For many of us, applying to our schools of choice is sometimes such a strenuous task that it makes taking the required courses seem much simpler. This is not right.
Most students around campus, who have applied have not received any notice from their schools, notifying them of their acceptance or rejection. This also seems unfair. Though the entire picture is not shown. "When you apply to a school, since so many students from around the country apply, it's on their time line, not yours," said Nannini. It is easy to stress out and worry, but we must take into account that we aren't the only ones applying to universities. UCLA, one of the most popular transfer schools, as Nannini mentions, is the most applied to university in the entire nation, taking in more undergraduate applications than Harvard, or Stanford.
"I like it, that they take the time to go over each application and make the right decision," said Nannini. "They understand they are dealing with people's lives." OK, so let's go over what we've learned so far.
We shouldn't worry about not being notified the day after we apply.

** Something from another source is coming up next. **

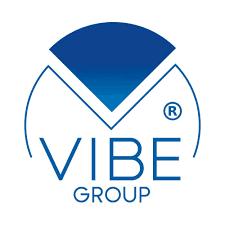 Gingermood voor bedrijven - Vibe Group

Give it time, right? Yes. Online applications eliminate messiness, and the potential for errors. Sounds good enough.
But for those of us who remain, for various reasons, technologically disabled, have dial-up Internet service so slow that it makes cavemen seem advanced, are just out of luck, plain and simple.
The best advice is just to get to a good computer, be it at a public library, a friend's, or relative's house. It doesn't sound so convenient for us, does it? Despite this, Nannini mentions that most student feedback he's gotten has been positive.
Nannini said that next fall, the Transfer Center will offer a new service to students who need help completing their online applications.
A computer lab will be open and students will be allowed to complete their application online, while getting individual help from counselors.Nannini offers up this word of advice for all transfer students:
"The most critical thing you can do, to ensure your application gets consideration, is to complete course work in your major, and get your math and English requirements done."
In other words, yes, the application process is hard, and we all are guilty of stressing out and worrying about it, but being a "worry wart" just takes energy away from the ultimate goal of getting all your required classes complete, to be eligible for transfer.